Assets under management with a sustainability focus have increased tremendously over the years. New EU regulation now requires investment advisors and managers to assess their retail clients’ sustainability preferences. However, sustainability preferences are difficult to define and interpret. Understanding more about how clients orientate their sustainability preferences and why they choose to invest in high ESG assets is crucial. During the Inquire Europe spring seminar Peiran Jiao from Maastricht University presented his research ‘Altruists going on an ego trip: Beliefs and ambiguity attitudes in socially responsible investment’ which addresses these issues.
For those who were unable to attend his presentation, a summary has been made:
“In 2014, one in nine dollars of AUM were involved in SRI, whereas in 2020 this number tripled to one in three dollars.
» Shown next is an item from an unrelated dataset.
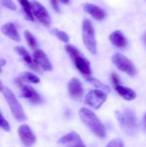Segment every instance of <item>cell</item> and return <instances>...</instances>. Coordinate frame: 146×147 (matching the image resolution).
<instances>
[{"mask_svg": "<svg viewBox=\"0 0 146 147\" xmlns=\"http://www.w3.org/2000/svg\"><path fill=\"white\" fill-rule=\"evenodd\" d=\"M79 117L82 122L98 138L106 137V129L97 115L89 109L82 108L79 110Z\"/></svg>", "mask_w": 146, "mask_h": 147, "instance_id": "6da1fadb", "label": "cell"}, {"mask_svg": "<svg viewBox=\"0 0 146 147\" xmlns=\"http://www.w3.org/2000/svg\"><path fill=\"white\" fill-rule=\"evenodd\" d=\"M1 92L3 93V96L5 98V101L7 102L14 118L19 122L25 121L27 120V115L25 114V111L22 104L18 101V99L15 97L13 91L9 88L3 86Z\"/></svg>", "mask_w": 146, "mask_h": 147, "instance_id": "7a4b0ae2", "label": "cell"}, {"mask_svg": "<svg viewBox=\"0 0 146 147\" xmlns=\"http://www.w3.org/2000/svg\"><path fill=\"white\" fill-rule=\"evenodd\" d=\"M82 37L83 41L88 49V51L92 54H96L97 53V44L96 40L95 28L89 19H84L82 24Z\"/></svg>", "mask_w": 146, "mask_h": 147, "instance_id": "3957f363", "label": "cell"}, {"mask_svg": "<svg viewBox=\"0 0 146 147\" xmlns=\"http://www.w3.org/2000/svg\"><path fill=\"white\" fill-rule=\"evenodd\" d=\"M115 117L120 127L127 134H132L135 133V130L137 128V121L134 113L131 109H125L123 113L116 111Z\"/></svg>", "mask_w": 146, "mask_h": 147, "instance_id": "277c9868", "label": "cell"}, {"mask_svg": "<svg viewBox=\"0 0 146 147\" xmlns=\"http://www.w3.org/2000/svg\"><path fill=\"white\" fill-rule=\"evenodd\" d=\"M106 101L107 93L99 89L89 90L84 97L85 104L94 109H99Z\"/></svg>", "mask_w": 146, "mask_h": 147, "instance_id": "5b68a950", "label": "cell"}, {"mask_svg": "<svg viewBox=\"0 0 146 147\" xmlns=\"http://www.w3.org/2000/svg\"><path fill=\"white\" fill-rule=\"evenodd\" d=\"M31 4H32V12L34 18H36L37 21L44 27L49 28L52 23V19L50 14L48 13L45 6H43L37 0H33Z\"/></svg>", "mask_w": 146, "mask_h": 147, "instance_id": "8992f818", "label": "cell"}, {"mask_svg": "<svg viewBox=\"0 0 146 147\" xmlns=\"http://www.w3.org/2000/svg\"><path fill=\"white\" fill-rule=\"evenodd\" d=\"M112 61L119 70L124 71L125 73L130 76H134L137 74V69L133 63L125 55L119 53H115L112 56Z\"/></svg>", "mask_w": 146, "mask_h": 147, "instance_id": "52a82bcc", "label": "cell"}, {"mask_svg": "<svg viewBox=\"0 0 146 147\" xmlns=\"http://www.w3.org/2000/svg\"><path fill=\"white\" fill-rule=\"evenodd\" d=\"M19 85L21 86V97L28 100L32 104H40L42 102V98L40 95L32 86L28 84H24L21 81L19 82Z\"/></svg>", "mask_w": 146, "mask_h": 147, "instance_id": "ba28073f", "label": "cell"}, {"mask_svg": "<svg viewBox=\"0 0 146 147\" xmlns=\"http://www.w3.org/2000/svg\"><path fill=\"white\" fill-rule=\"evenodd\" d=\"M18 136L21 142L25 146H32L36 142V136L28 125L22 124L18 127Z\"/></svg>", "mask_w": 146, "mask_h": 147, "instance_id": "9c48e42d", "label": "cell"}, {"mask_svg": "<svg viewBox=\"0 0 146 147\" xmlns=\"http://www.w3.org/2000/svg\"><path fill=\"white\" fill-rule=\"evenodd\" d=\"M33 59L34 62L38 65V67L41 68L42 70L46 71H52L53 70L52 62L44 51L39 48L34 49L33 53Z\"/></svg>", "mask_w": 146, "mask_h": 147, "instance_id": "30bf717a", "label": "cell"}, {"mask_svg": "<svg viewBox=\"0 0 146 147\" xmlns=\"http://www.w3.org/2000/svg\"><path fill=\"white\" fill-rule=\"evenodd\" d=\"M58 143L59 145L69 147H84L85 144L83 143L82 138L80 135L74 131H71L65 135L59 138L58 140Z\"/></svg>", "mask_w": 146, "mask_h": 147, "instance_id": "8fae6325", "label": "cell"}, {"mask_svg": "<svg viewBox=\"0 0 146 147\" xmlns=\"http://www.w3.org/2000/svg\"><path fill=\"white\" fill-rule=\"evenodd\" d=\"M68 92L69 96L74 101H81L83 96V87L78 78H72L68 82Z\"/></svg>", "mask_w": 146, "mask_h": 147, "instance_id": "7c38bea8", "label": "cell"}, {"mask_svg": "<svg viewBox=\"0 0 146 147\" xmlns=\"http://www.w3.org/2000/svg\"><path fill=\"white\" fill-rule=\"evenodd\" d=\"M1 32L9 39L15 41V42H19L21 40V36L20 34L16 28V27L15 26V24L13 22H7L4 23L2 27H1Z\"/></svg>", "mask_w": 146, "mask_h": 147, "instance_id": "4fadbf2b", "label": "cell"}, {"mask_svg": "<svg viewBox=\"0 0 146 147\" xmlns=\"http://www.w3.org/2000/svg\"><path fill=\"white\" fill-rule=\"evenodd\" d=\"M75 64V66L77 69L83 75V76H89L91 75V67H90V62L82 56L81 54L76 57L72 60Z\"/></svg>", "mask_w": 146, "mask_h": 147, "instance_id": "5bb4252c", "label": "cell"}, {"mask_svg": "<svg viewBox=\"0 0 146 147\" xmlns=\"http://www.w3.org/2000/svg\"><path fill=\"white\" fill-rule=\"evenodd\" d=\"M83 10L89 14L94 19L98 20V21H102L105 18L106 16V13L105 11L99 6L93 4V3H87L83 5Z\"/></svg>", "mask_w": 146, "mask_h": 147, "instance_id": "9a60e30c", "label": "cell"}, {"mask_svg": "<svg viewBox=\"0 0 146 147\" xmlns=\"http://www.w3.org/2000/svg\"><path fill=\"white\" fill-rule=\"evenodd\" d=\"M15 53L20 55L22 59L24 60V62L28 65V66H29L31 69L34 70V71H39V67L38 65L34 62V59H33V57H31V55L29 54L28 51L22 46H16L15 47Z\"/></svg>", "mask_w": 146, "mask_h": 147, "instance_id": "2e32d148", "label": "cell"}, {"mask_svg": "<svg viewBox=\"0 0 146 147\" xmlns=\"http://www.w3.org/2000/svg\"><path fill=\"white\" fill-rule=\"evenodd\" d=\"M109 40L114 46L119 48H124L126 46V39L125 35L119 30L113 32L109 35Z\"/></svg>", "mask_w": 146, "mask_h": 147, "instance_id": "e0dca14e", "label": "cell"}, {"mask_svg": "<svg viewBox=\"0 0 146 147\" xmlns=\"http://www.w3.org/2000/svg\"><path fill=\"white\" fill-rule=\"evenodd\" d=\"M114 87H115V90L118 92V94L126 101H133L137 96L136 92L133 90L127 88V87H125V86L121 85L120 84L115 85Z\"/></svg>", "mask_w": 146, "mask_h": 147, "instance_id": "ac0fdd59", "label": "cell"}, {"mask_svg": "<svg viewBox=\"0 0 146 147\" xmlns=\"http://www.w3.org/2000/svg\"><path fill=\"white\" fill-rule=\"evenodd\" d=\"M20 5L22 8V11L24 14L25 18L28 21L34 22V16L32 12V4L28 0H17Z\"/></svg>", "mask_w": 146, "mask_h": 147, "instance_id": "d6986e66", "label": "cell"}, {"mask_svg": "<svg viewBox=\"0 0 146 147\" xmlns=\"http://www.w3.org/2000/svg\"><path fill=\"white\" fill-rule=\"evenodd\" d=\"M18 79L22 82V83H25V84H39L40 79V78L35 75L34 73H32V72H29V71H24L22 72L20 77L18 78Z\"/></svg>", "mask_w": 146, "mask_h": 147, "instance_id": "ffe728a7", "label": "cell"}, {"mask_svg": "<svg viewBox=\"0 0 146 147\" xmlns=\"http://www.w3.org/2000/svg\"><path fill=\"white\" fill-rule=\"evenodd\" d=\"M85 79H86L89 84H91L93 86H95L96 89L102 90L105 91L106 93H108V92H110V90H111V89H110L109 86L104 84L102 83L99 79L90 77V75H89V76H85Z\"/></svg>", "mask_w": 146, "mask_h": 147, "instance_id": "44dd1931", "label": "cell"}, {"mask_svg": "<svg viewBox=\"0 0 146 147\" xmlns=\"http://www.w3.org/2000/svg\"><path fill=\"white\" fill-rule=\"evenodd\" d=\"M24 37H25V40H26L27 43L28 44V46L32 49L34 50V49L38 48V41H37V39L35 38V36L31 32H29L28 30L24 31Z\"/></svg>", "mask_w": 146, "mask_h": 147, "instance_id": "7402d4cb", "label": "cell"}, {"mask_svg": "<svg viewBox=\"0 0 146 147\" xmlns=\"http://www.w3.org/2000/svg\"><path fill=\"white\" fill-rule=\"evenodd\" d=\"M65 50L71 60H73L76 57H77L78 55L81 54V53L76 47H74L73 45L69 44V43H66V45L65 46Z\"/></svg>", "mask_w": 146, "mask_h": 147, "instance_id": "603a6c76", "label": "cell"}, {"mask_svg": "<svg viewBox=\"0 0 146 147\" xmlns=\"http://www.w3.org/2000/svg\"><path fill=\"white\" fill-rule=\"evenodd\" d=\"M52 33L54 34V36H56L60 41H62L64 43H68L70 40L69 35L65 31H62L59 28H54L52 30Z\"/></svg>", "mask_w": 146, "mask_h": 147, "instance_id": "cb8c5ba5", "label": "cell"}, {"mask_svg": "<svg viewBox=\"0 0 146 147\" xmlns=\"http://www.w3.org/2000/svg\"><path fill=\"white\" fill-rule=\"evenodd\" d=\"M0 128L3 129L5 132H9L10 131V125L9 123L6 121L4 116L0 111Z\"/></svg>", "mask_w": 146, "mask_h": 147, "instance_id": "d4e9b609", "label": "cell"}, {"mask_svg": "<svg viewBox=\"0 0 146 147\" xmlns=\"http://www.w3.org/2000/svg\"><path fill=\"white\" fill-rule=\"evenodd\" d=\"M0 3L3 7L9 9L10 10L16 9V6H15V3L13 2V0H0Z\"/></svg>", "mask_w": 146, "mask_h": 147, "instance_id": "484cf974", "label": "cell"}, {"mask_svg": "<svg viewBox=\"0 0 146 147\" xmlns=\"http://www.w3.org/2000/svg\"><path fill=\"white\" fill-rule=\"evenodd\" d=\"M124 146L125 144L120 139H114L107 145L108 147H123Z\"/></svg>", "mask_w": 146, "mask_h": 147, "instance_id": "4316f807", "label": "cell"}, {"mask_svg": "<svg viewBox=\"0 0 146 147\" xmlns=\"http://www.w3.org/2000/svg\"><path fill=\"white\" fill-rule=\"evenodd\" d=\"M51 2V5L52 7V9L56 11V12H60V8H59V0H50Z\"/></svg>", "mask_w": 146, "mask_h": 147, "instance_id": "83f0119b", "label": "cell"}, {"mask_svg": "<svg viewBox=\"0 0 146 147\" xmlns=\"http://www.w3.org/2000/svg\"><path fill=\"white\" fill-rule=\"evenodd\" d=\"M111 78H112V81H113V84L114 85H117V84H120V79H119V77L115 74V73H113L111 75Z\"/></svg>", "mask_w": 146, "mask_h": 147, "instance_id": "f1b7e54d", "label": "cell"}, {"mask_svg": "<svg viewBox=\"0 0 146 147\" xmlns=\"http://www.w3.org/2000/svg\"><path fill=\"white\" fill-rule=\"evenodd\" d=\"M5 64H6V60L1 58V59H0V66H2V65H4Z\"/></svg>", "mask_w": 146, "mask_h": 147, "instance_id": "f546056e", "label": "cell"}, {"mask_svg": "<svg viewBox=\"0 0 146 147\" xmlns=\"http://www.w3.org/2000/svg\"><path fill=\"white\" fill-rule=\"evenodd\" d=\"M62 3H64V4H68L69 3H70V1L71 0H59Z\"/></svg>", "mask_w": 146, "mask_h": 147, "instance_id": "4dcf8cb0", "label": "cell"}, {"mask_svg": "<svg viewBox=\"0 0 146 147\" xmlns=\"http://www.w3.org/2000/svg\"><path fill=\"white\" fill-rule=\"evenodd\" d=\"M3 83L1 82V80H0V92L2 91V90H3Z\"/></svg>", "mask_w": 146, "mask_h": 147, "instance_id": "1f68e13d", "label": "cell"}, {"mask_svg": "<svg viewBox=\"0 0 146 147\" xmlns=\"http://www.w3.org/2000/svg\"><path fill=\"white\" fill-rule=\"evenodd\" d=\"M144 122H145V127L146 128V114L145 115V118H144Z\"/></svg>", "mask_w": 146, "mask_h": 147, "instance_id": "d6a6232c", "label": "cell"}, {"mask_svg": "<svg viewBox=\"0 0 146 147\" xmlns=\"http://www.w3.org/2000/svg\"><path fill=\"white\" fill-rule=\"evenodd\" d=\"M144 40H145V43L146 45V33L145 34V37H144Z\"/></svg>", "mask_w": 146, "mask_h": 147, "instance_id": "836d02e7", "label": "cell"}, {"mask_svg": "<svg viewBox=\"0 0 146 147\" xmlns=\"http://www.w3.org/2000/svg\"><path fill=\"white\" fill-rule=\"evenodd\" d=\"M2 72V69H1V66H0V73Z\"/></svg>", "mask_w": 146, "mask_h": 147, "instance_id": "e575fe53", "label": "cell"}]
</instances>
Generally, this has been explained through two factors. The first is social preferences. People want to contribute to saving the environment or they wish to portray the image that they care about these types of issues. They are therefore willing to give up some level of financial performance in order to invest in accordance with their social preferences. The second reason is the consideration of financial performances; they expect a superior return or/and risk performance from high ESG investments.
These reasons are based on the beliefs that investors have towards ESG investments, but research shows that these beliefs have not been formally evaluated; and worse still, these beliefs can be systematically biased. On the one hand, those taking the financial consideration approach think wishfully and overstate the expected ESG fund return. On the other, those concerned with their image will understate the ESG fund return, as if financial returns are not the reason to why they invest in high ESG funds.
In this project we address this problem by using the adapted exchangeability method; what we get is a quantitative and incentivized measure of expectations, about risk and return.
Next, we also look at ambiguity attitudes of investors towards high and low ESG funds. Ambiguity is uncertainty with unknown probability distribution of future outcomes. People are ambiguity averse in general. Therefore, they may invest in assets with a high ESG label if they think the label can resolve ambiguity. For instance, one might think that a ESG label is associated with higher or lower results. On the other hand, the ESG label might actually increase ambiguity and make the task more difficult for retail investors; even in finance literature researchers are unsure whether high ESG investments will outperform low ESG investments.
What we find through our research is that adding a high ESG label leads to a higher expected return and lower expected risk, which is actually the opposite of what has been found using other methods. It also makes our experimental participants more conservative when updating on negative information, which means that their beliefs are more resilient to negative shocks. Finally, these participants are less ambiguity-averse towards investment returns when they know that a fund has a high ESG label; a high ESG rating can reduce investors’ perceived ambiguity in the investment.
Overall, we find evidence that investors are likely to understate the ESG financial performance to emphasize their social preference motives in unincentivized questionnaires. Thus, financial motives play an essential role in SRI decisions. Meanwhile, as an alternative explanation to ESG investing, a high ESG rating label can promote SRI by reducing the amount of perceived ambiguity associated with the asset.
This information is important for theorists, as it helps us determine why investors engage in SRI. Moreover, it can serve as a practical tool to assess retail investors’ ESG preferences. For example, funds can incorporate our tools to achieve precision marketing into client profiling, and to obtain a reliable measure of their clients’ beliefs and ambiguity attitudes in the ESG territory”.